Atlantoaxial subluxation can result from major trauma or can occur without trauma in patients with rheumatoid arthritis, juvenile idiopathic arthritis, or ankylosing spondylitis. This disorder is very rare.
Atlantoaxial subluxation is usually asymptomatic but may cause vague neck pain, occipital headache, or occasionally intermittent (and potentially fatal) cervical spinal cord compression.
Atlantoaxial subluxation is usually diagnosed with plain cervical x-rays; however, flexion views may be required to show intermittent subluxation. Views during flexion, as tolerated by the patient, show dynamic instability of the entire cervical spine. If x-rays are abnormal or if they are normal but subluxation is still suspected, MRI, which is more sensitive, should be done. MRI also provides the most sensitive evaluation of spinal cord compression and is done immediately if cord compression is suspected.

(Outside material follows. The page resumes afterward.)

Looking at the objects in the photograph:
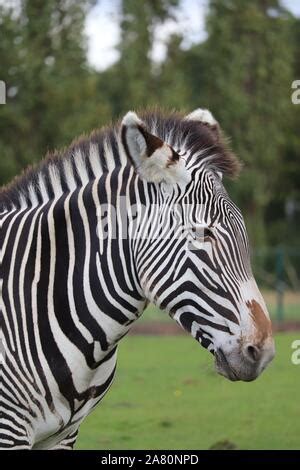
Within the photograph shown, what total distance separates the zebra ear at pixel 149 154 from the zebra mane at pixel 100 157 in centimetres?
25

Indications for treatment of atlantoaxial subluxation include pain, neurologic deficits, and potential spinal instability. Treatment includes symptomatic measures and cervical immobilization, usually beginning with a rigid cervical collar. Urgency of treatment is generally based on symptoms or presence of cord abnormalities on MRI in susceptible patients. In cases where symptoms increase or in acute traumatic injuries, surgery may be needed to stabilize the spine.